#### Prompt:
Copy out the entries below, swapping every "camera" for "viewer" and leaving everything else untouched. Omit the pictures.

#### Entries:
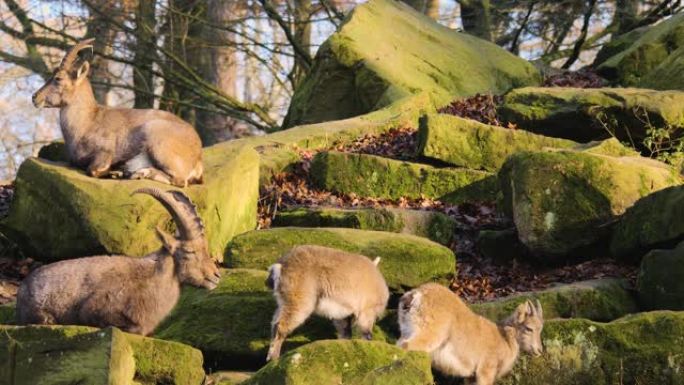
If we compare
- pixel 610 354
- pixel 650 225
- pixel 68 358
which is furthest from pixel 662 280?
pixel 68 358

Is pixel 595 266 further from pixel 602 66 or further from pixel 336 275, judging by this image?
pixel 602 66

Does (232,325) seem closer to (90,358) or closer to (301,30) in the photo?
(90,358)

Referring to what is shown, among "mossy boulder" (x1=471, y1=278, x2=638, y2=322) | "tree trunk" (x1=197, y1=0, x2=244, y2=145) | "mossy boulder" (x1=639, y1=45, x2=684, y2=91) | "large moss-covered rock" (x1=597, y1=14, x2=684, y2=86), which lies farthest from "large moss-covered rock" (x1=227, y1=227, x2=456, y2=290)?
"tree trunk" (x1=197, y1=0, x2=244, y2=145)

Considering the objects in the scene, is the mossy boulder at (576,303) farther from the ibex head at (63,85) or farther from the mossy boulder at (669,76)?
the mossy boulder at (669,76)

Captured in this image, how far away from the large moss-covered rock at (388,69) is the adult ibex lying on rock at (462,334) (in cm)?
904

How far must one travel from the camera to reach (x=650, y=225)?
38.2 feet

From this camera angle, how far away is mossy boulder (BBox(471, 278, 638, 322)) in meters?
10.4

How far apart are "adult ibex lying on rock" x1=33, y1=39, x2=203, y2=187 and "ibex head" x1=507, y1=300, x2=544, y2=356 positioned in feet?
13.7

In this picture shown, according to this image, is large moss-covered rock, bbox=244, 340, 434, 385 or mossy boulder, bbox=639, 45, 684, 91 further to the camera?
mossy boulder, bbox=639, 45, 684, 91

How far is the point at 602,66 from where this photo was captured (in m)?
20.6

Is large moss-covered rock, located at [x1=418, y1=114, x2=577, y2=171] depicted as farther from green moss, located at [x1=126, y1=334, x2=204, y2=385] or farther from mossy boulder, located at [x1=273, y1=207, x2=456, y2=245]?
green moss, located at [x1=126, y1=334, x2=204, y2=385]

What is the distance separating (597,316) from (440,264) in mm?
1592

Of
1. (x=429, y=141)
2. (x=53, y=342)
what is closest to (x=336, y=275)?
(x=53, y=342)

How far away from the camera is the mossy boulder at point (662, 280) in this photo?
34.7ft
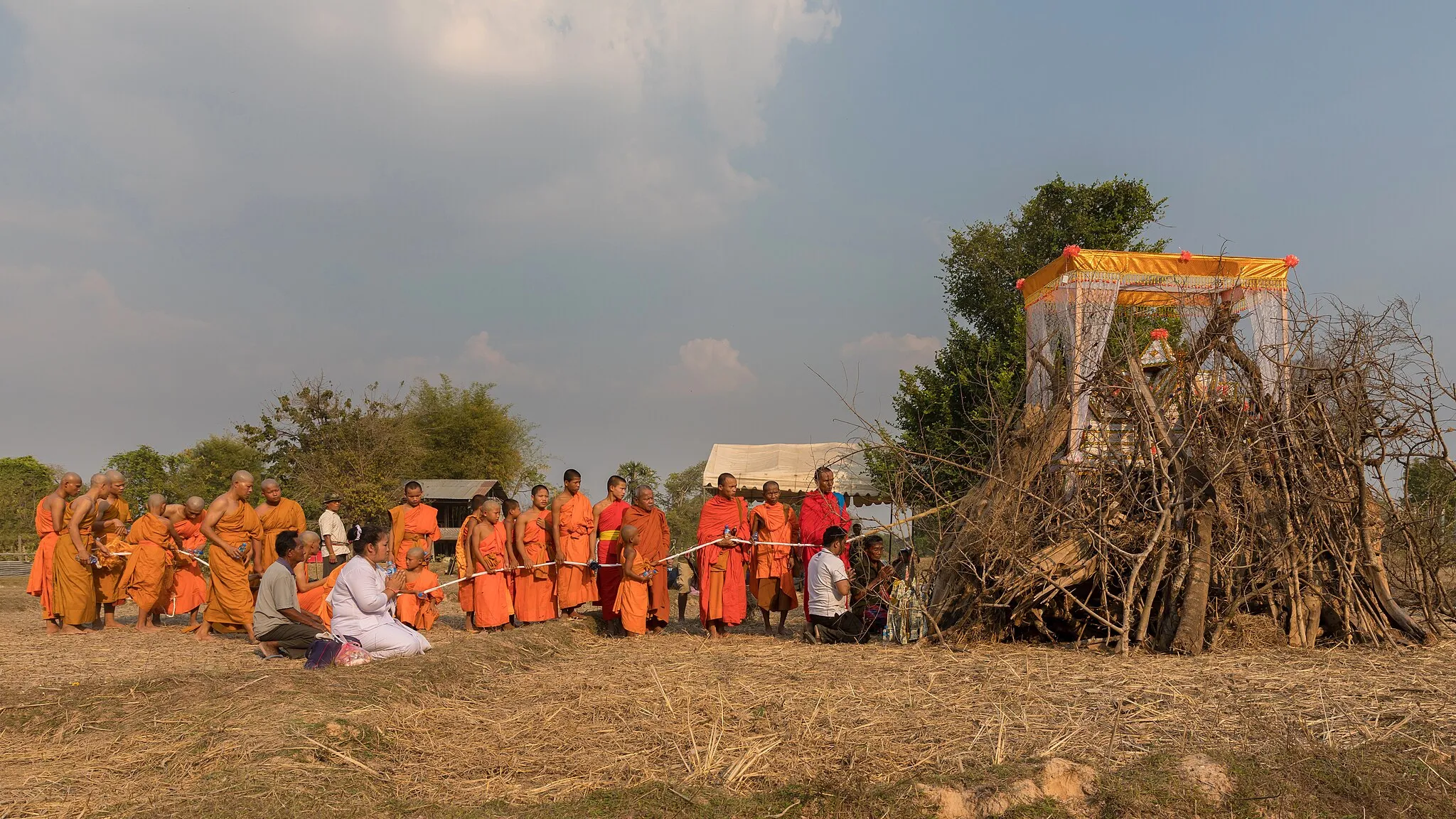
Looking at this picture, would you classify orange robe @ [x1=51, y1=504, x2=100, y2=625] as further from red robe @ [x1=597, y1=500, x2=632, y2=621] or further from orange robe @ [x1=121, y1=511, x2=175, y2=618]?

#### Result below:
If we compare
- pixel 610 354
- pixel 650 225
- pixel 68 358
which is furthest from pixel 662 280?
pixel 68 358

Is pixel 595 266 further from pixel 602 66 or further from pixel 336 275, judging by this image?
pixel 602 66

Does (232,325) seem closer to (90,358) or closer to (301,30) in the photo?
(90,358)

Referring to what is shown, among "mossy boulder" (x1=471, y1=278, x2=638, y2=322) | "tree trunk" (x1=197, y1=0, x2=244, y2=145) | "mossy boulder" (x1=639, y1=45, x2=684, y2=91) | "large moss-covered rock" (x1=597, y1=14, x2=684, y2=86), which lies farthest from "large moss-covered rock" (x1=227, y1=227, x2=456, y2=290)?
"tree trunk" (x1=197, y1=0, x2=244, y2=145)

Considering the objects in the scene, is the mossy boulder at (576,303) farther from the ibex head at (63,85) or farther from the mossy boulder at (669,76)?
the mossy boulder at (669,76)

Captured in this image, how far away from the large moss-covered rock at (388,69) is the adult ibex lying on rock at (462,334) (in cm)?
904

How far must one travel from the viewer to reach (x=650, y=225)?
38.2 feet

From this viewer angle, how far away is mossy boulder (BBox(471, 278, 638, 322)) in meters?
10.4

How far apart are "adult ibex lying on rock" x1=33, y1=39, x2=203, y2=187 and "ibex head" x1=507, y1=300, x2=544, y2=356 positioned in feet?
13.7

In this picture shown, according to this image, is large moss-covered rock, bbox=244, 340, 434, 385 or mossy boulder, bbox=639, 45, 684, 91 further to the viewer?
mossy boulder, bbox=639, 45, 684, 91

How far is the point at 602,66 from where this photo was captured (in m)?
20.6

Is large moss-covered rock, located at [x1=418, y1=114, x2=577, y2=171] depicted as farther from green moss, located at [x1=126, y1=334, x2=204, y2=385] or farther from mossy boulder, located at [x1=273, y1=207, x2=456, y2=245]?
green moss, located at [x1=126, y1=334, x2=204, y2=385]

What is the distance separating (597,316) from (440,264) in mm?
1592

Of
1. (x=429, y=141)
2. (x=53, y=342)
what is closest to (x=336, y=275)?
(x=53, y=342)

How far away from the viewer is the mossy boulder at point (662, 280) in this photo?
34.7ft
Looking at this picture, would you classify orange robe @ [x1=51, y1=504, x2=100, y2=625] as further from red robe @ [x1=597, y1=500, x2=632, y2=621] or further from orange robe @ [x1=121, y1=511, x2=175, y2=618]?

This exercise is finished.